The PM and his team have pushed through the anti-terror mechanism with Pakistan and the result has been a distinct improvement in India-Pakistan relations. Despite uncalled for pressure by the army, they have set the resolution of the Siachen and Sir Creek issues as a benchmark for the coming months. They are keeping their eyes firmly on the capstone of the peace process — the final settlement of the Jammu and Kashmir dispute. This process is further down the road than publicly acknowledged.
Likewise, despite Chinese procrastination, the government has steadily pushed for a final settlement of the Sino-Indian border dispute. The recent visit of Chinese President Hu Jintao gives a feel of the texture of New Delhi’s global policies. The latest Sino-Indian joint communiqué talks of the “global and strategic” significance of the relations between the two countries — a factual description of the current reality. It says that the two countries do not see themselves as “rivals or competitors but [are] partners for mutual benefit”. This sounds somewhat rhetorical, but is again true in that the unmoderated rivalry and competition between two nuclear armed States in a globalised economy is tantamount to mutually assured destruction. So the statement adds that “they agree that there is enough space for them to grow together”, a practical and forward-looking formulation. While the opacity we have referred to does cloud a better understanding of Chinese policies towards India, the facts are that Beijing is shifting towards a neutral position on the India-Pakistan issues, especially on Kashmir.
The broader Indian strategy, as probably that of China, is to enhance relations with a cross-section of important countries — the US, the EU, Japan, Russia, the Asean, South Africa, Brazil, etc. Based on the values that shape our nation and its foreign policies — secularism and democracy — it is inevitable that our ties with some countries will have a flavour quite different from those of others. But this does not mean that one set of relations will be benevolent, and the other conflict-ridden.

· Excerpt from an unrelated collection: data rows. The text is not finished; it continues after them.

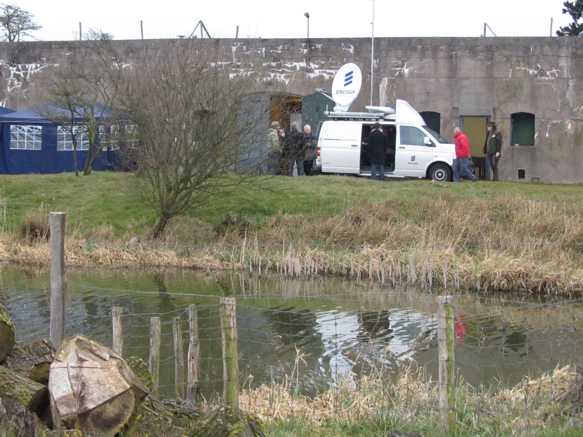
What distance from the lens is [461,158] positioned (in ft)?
91.4

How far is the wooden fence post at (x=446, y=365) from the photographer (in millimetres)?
7668

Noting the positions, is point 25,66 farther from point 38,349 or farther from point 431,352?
point 38,349

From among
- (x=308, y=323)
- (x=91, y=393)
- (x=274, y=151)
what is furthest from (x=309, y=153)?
(x=91, y=393)

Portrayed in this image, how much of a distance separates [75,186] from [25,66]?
1129 centimetres

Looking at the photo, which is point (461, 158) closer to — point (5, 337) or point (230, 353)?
point (230, 353)

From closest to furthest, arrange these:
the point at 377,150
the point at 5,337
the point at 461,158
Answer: the point at 5,337 < the point at 461,158 < the point at 377,150

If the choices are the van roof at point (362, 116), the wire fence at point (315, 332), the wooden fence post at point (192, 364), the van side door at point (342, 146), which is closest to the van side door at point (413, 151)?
the van roof at point (362, 116)

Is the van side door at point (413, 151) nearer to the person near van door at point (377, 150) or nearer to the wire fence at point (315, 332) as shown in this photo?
the person near van door at point (377, 150)

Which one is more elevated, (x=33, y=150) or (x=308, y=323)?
(x=33, y=150)

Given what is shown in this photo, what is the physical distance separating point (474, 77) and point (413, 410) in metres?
27.5

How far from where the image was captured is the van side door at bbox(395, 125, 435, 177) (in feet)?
93.5

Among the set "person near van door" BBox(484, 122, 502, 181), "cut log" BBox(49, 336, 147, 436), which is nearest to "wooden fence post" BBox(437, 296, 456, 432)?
"cut log" BBox(49, 336, 147, 436)

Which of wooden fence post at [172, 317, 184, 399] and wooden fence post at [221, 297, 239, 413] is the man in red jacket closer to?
wooden fence post at [172, 317, 184, 399]

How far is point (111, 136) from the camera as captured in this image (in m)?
27.7
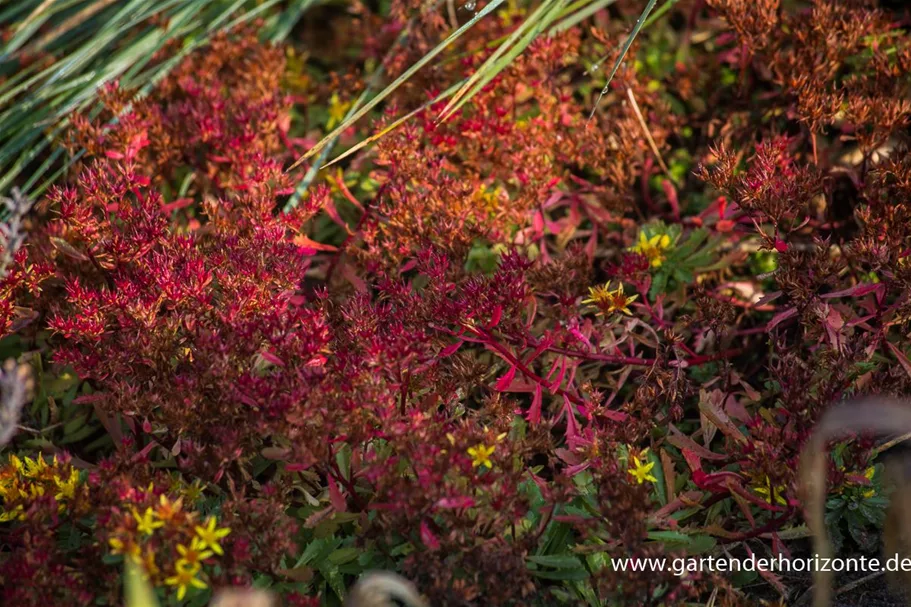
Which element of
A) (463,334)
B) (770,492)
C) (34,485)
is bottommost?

As long as human relationships are about power, the only way to promote restraint is to maintain a balance of power. But where in the past this was seen as a zero-sum game, in today’s inter-dependent world, it requires an appreciation of the balance of interests of various nations.
In this new vision of the world, too much is at stake to allow the national security bureaucracies to decide the direction of policies. While we must heed their views with all the seriousness they deserve, because it is their task to keep track of the family silver, we cannot allow them to run away with the agenda. They have the right to be suspicious of our real and potential adversaries. But suspicion unrelieved by any effort towards amelioration usually becomes paranoia. It breeds a ‘fortress mentality’ that takes comfort in hiding behind the high walls of national security. But the threats outside will inevitably breach the walls if not countered, through flexible and innovative strategies, at some remove from the walls of our fort.